For now, add the following test cases:
For calculateTwoNorm:
- Ensure the norm of the zero vector is zero
- Ensure the norm of the Cartesian unit basis vector (1,0) is 1
- Ensure the norm of (1,1) is the square root of two
Ensure calculateDotProduct gives the correct results for the following cases:
- Ensure the dot product of 2 vectors where one of them is all 0s is zero
- Single element vectors dot products are simply multiplication
- Any other test case of your choice
Ensure calculateProjection gives the correct results for the following cases:
- Two parallel vectors of equal length
- Two orthogonal vectors
- Vectors of equal length at a 45 degree angle to eachother
Invoke your tests using ctest or make test.
Memory leaks are very difficult and annoying class of bugs caused by improper memory mangement. They arise when memory is not allocated and deallocated correctly, such that they are persistant even after the program has finished executing. Look at src/db_debug.cpp, it is a simple program that contains 2 classes, one for creating a record and the other for storing them in a database.
To compile and run:
cd src
g++ -g -O0 db_debug.cpp -o db_debug
./db_debug
You should see the following output:
Alice: 30
Bob: 25
Charlie: 40
And everything looks good? Not quite, there are subtle memory bugs that exist, to find where they occur and how much memory is being leaked we can use valgrind:
valgrind --leak-check=full --track-origins=yes ./db_debug
There are 2 memory leaks in this code, as you debug and fix them the memory being leaked will decrease! Find and fix both the leaks.
==571== LEAK SUMMARY:
==571== definitely lost: 120 bytes in 3 blocks
==571== indirectly lost: 12 bytes in 3 blocks
==571== possibly lost: 0 bytes in 0 blocks
==571== still reachable: 0 bytes in 0 blocks
==571== suppressed: 0 bytes in 0 blocks
Test coverage metrics are an important tool for inspecting the completeness of the test suite that you've written. These tools tell you the fraction of your source code that is executed when your test suite runs. If a line of code is not run during the test suite, it follows that there are no assertions in the test suite that depend on its behavior - in other words, it is untested, and if a commit inadvertently changes or breaks its behavior, no one will be the wiser until a bug report from a disgruntled user comes floating in.
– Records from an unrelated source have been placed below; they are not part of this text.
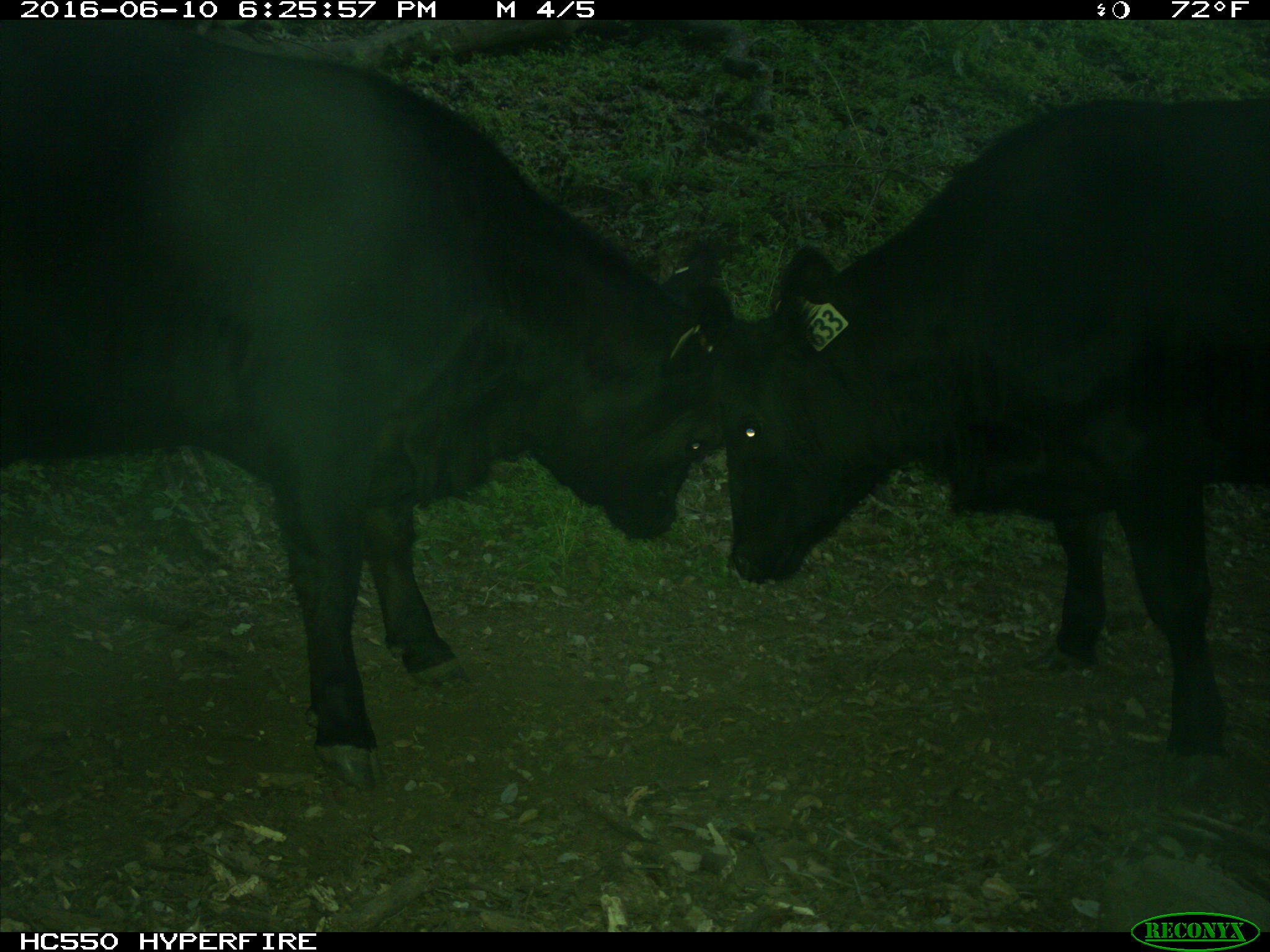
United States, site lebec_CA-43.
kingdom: Animalia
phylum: Chordata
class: Mammalia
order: Artiodactyla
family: Bovidae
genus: Bos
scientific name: Bos taurus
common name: domestic cow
Bos taurus (domestic cow).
Different organizations will adopt differing testing philosophies, that is, what to test, how to test it, when the tests should be run, and when the tests should be written.
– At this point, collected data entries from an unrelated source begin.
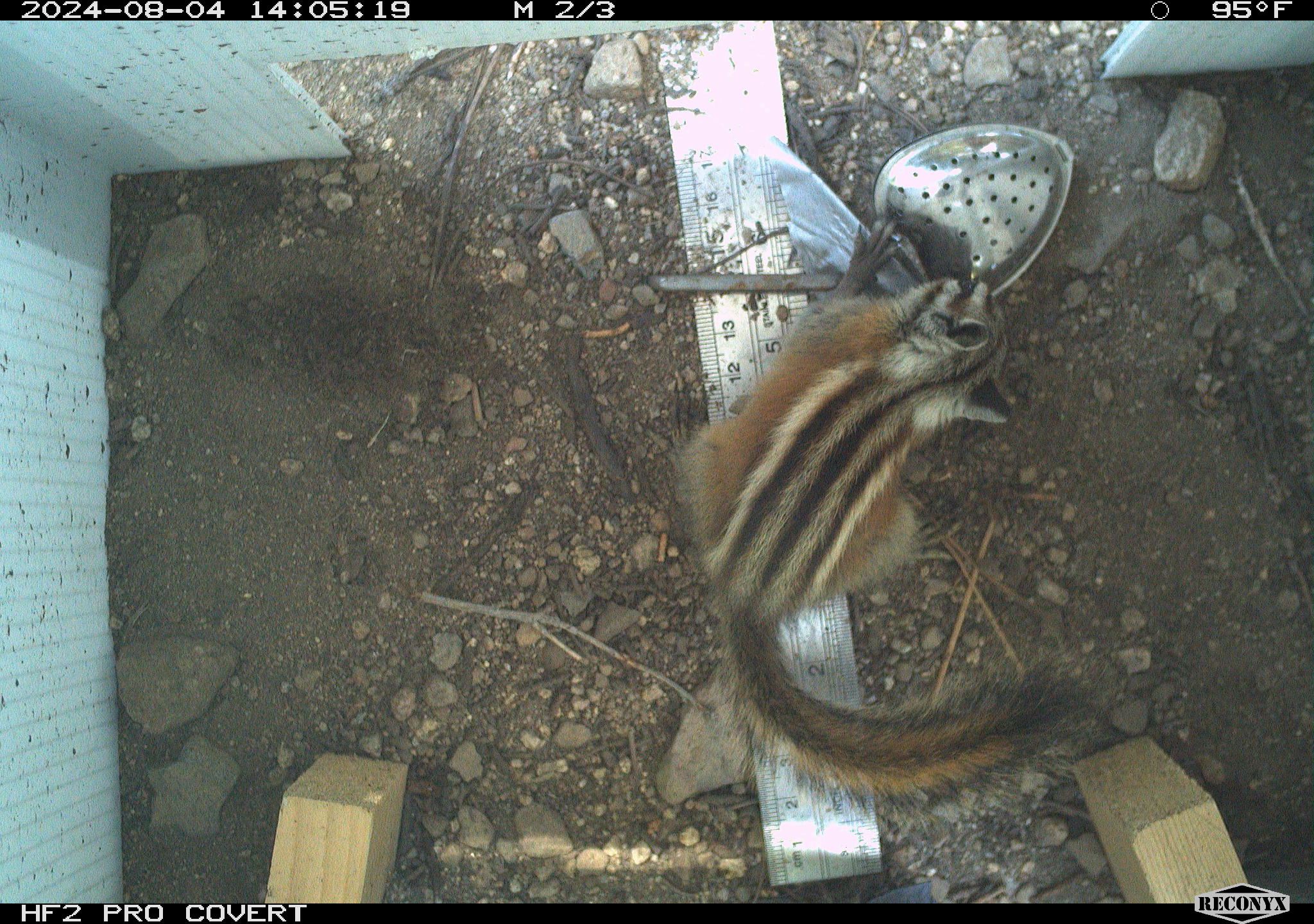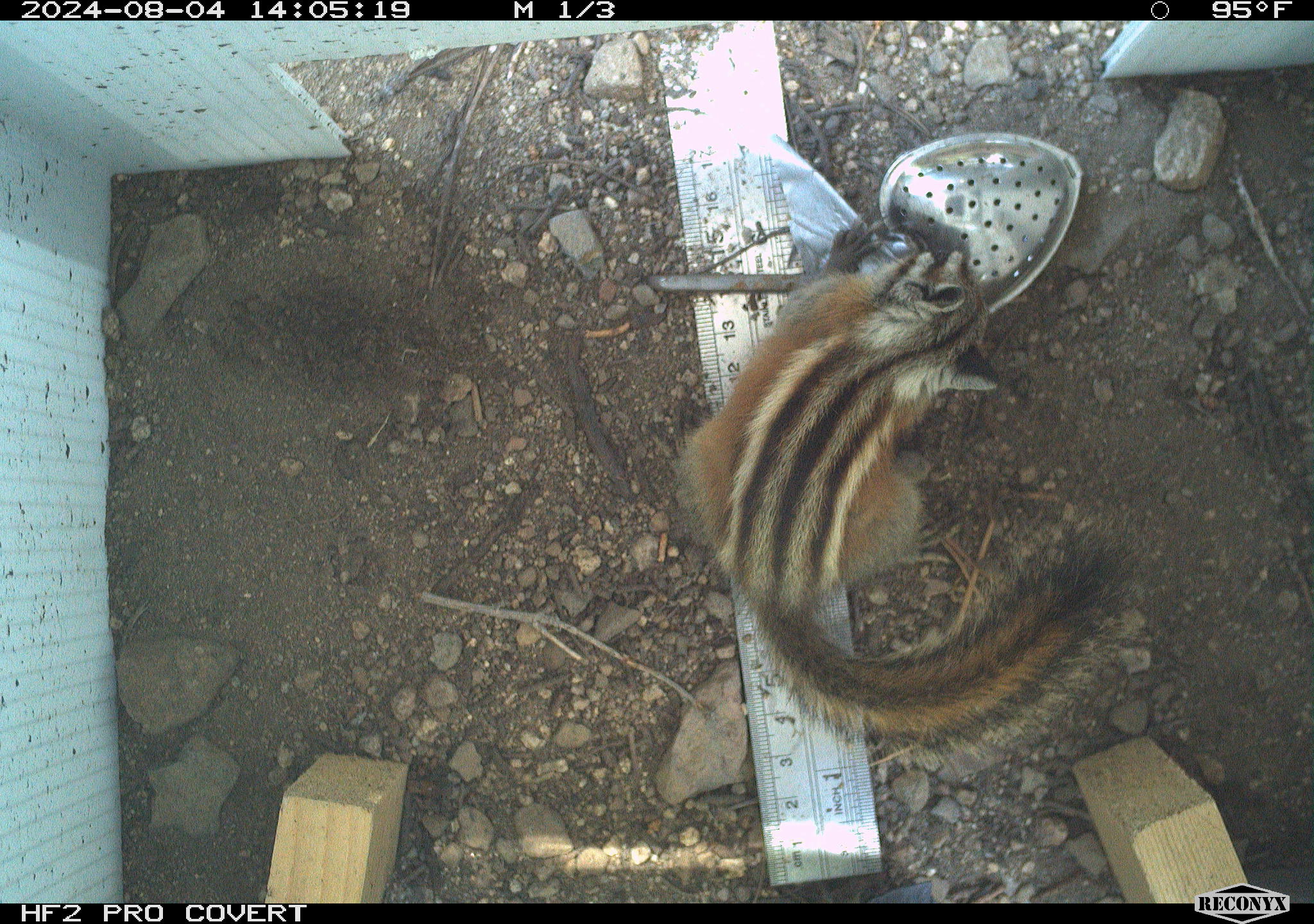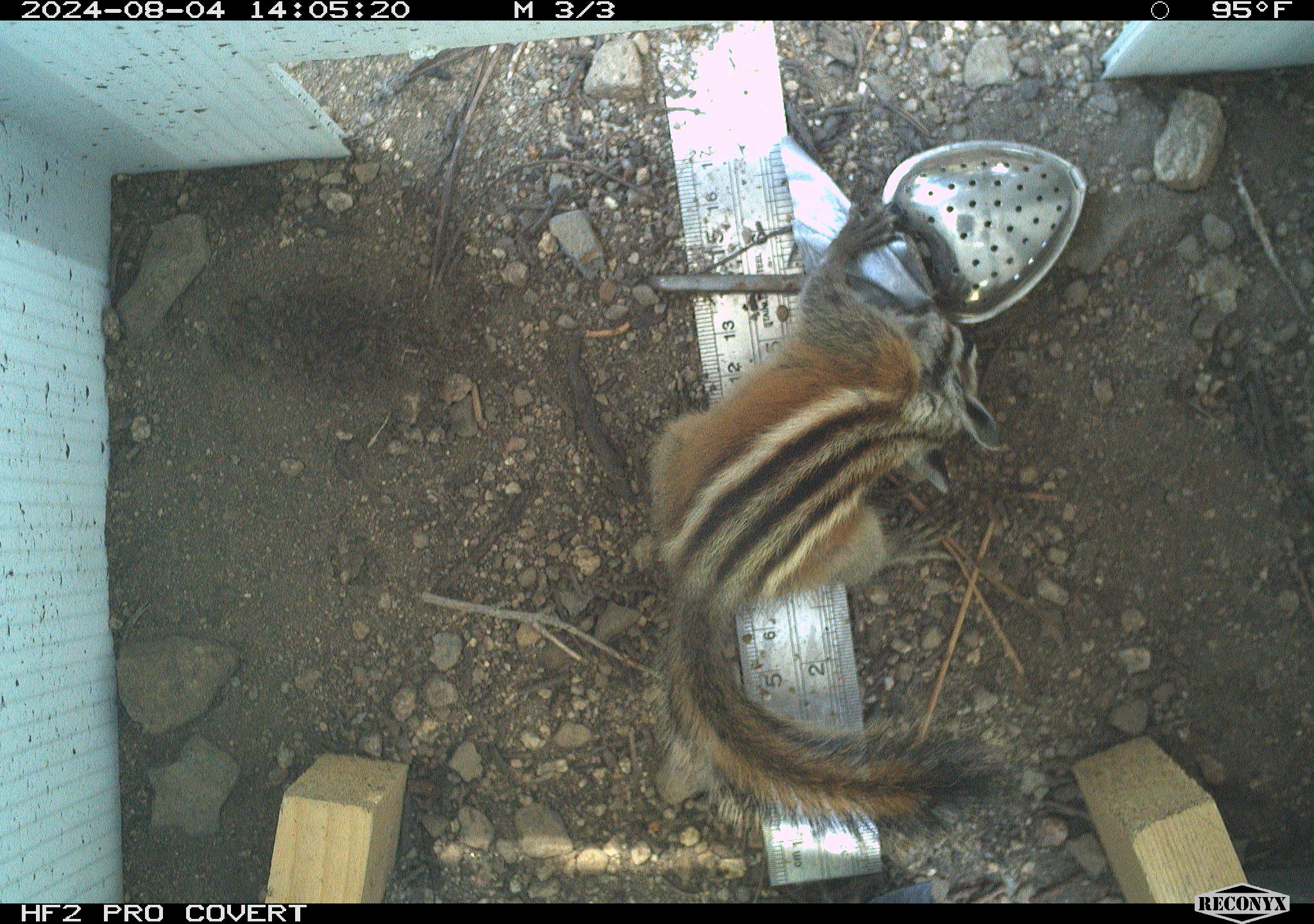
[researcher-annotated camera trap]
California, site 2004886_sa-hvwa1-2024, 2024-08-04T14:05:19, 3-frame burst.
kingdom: Animalia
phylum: Chordata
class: Mammalia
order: Rodentia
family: Sciuridae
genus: Neotamias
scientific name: Neotamias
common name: western chipmunks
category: neotamias species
Neotamias species (western chipmunks) (Neotamias).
The most optimistic of engineers sometimes strive for 100% test coverage. In this case, every line of source code is invoked by the test runner. This doesn't guarantee that the test suite thoroughly the confirms behavior of every corner case in your development project, but it at least means that there are no completely blind spots in your project.
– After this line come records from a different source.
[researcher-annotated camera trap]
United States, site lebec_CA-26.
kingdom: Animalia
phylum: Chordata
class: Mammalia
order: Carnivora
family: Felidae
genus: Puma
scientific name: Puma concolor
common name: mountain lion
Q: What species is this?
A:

In your CMakeLists.txt file we are installing LCOV, which builds on top of GCOV and gives us more comprehensive reporting. To build and run:
cmake .. -DCMAKE_BUILD_TYPE=Debug
make
`ctest` or `make test` (If you follow our gtest set up)
make coverage
View build/out/index.html
You'll notice that you need to run the tests before you try to get the coverage and that if you run any executables that use the code you are testing your coverage report will include that.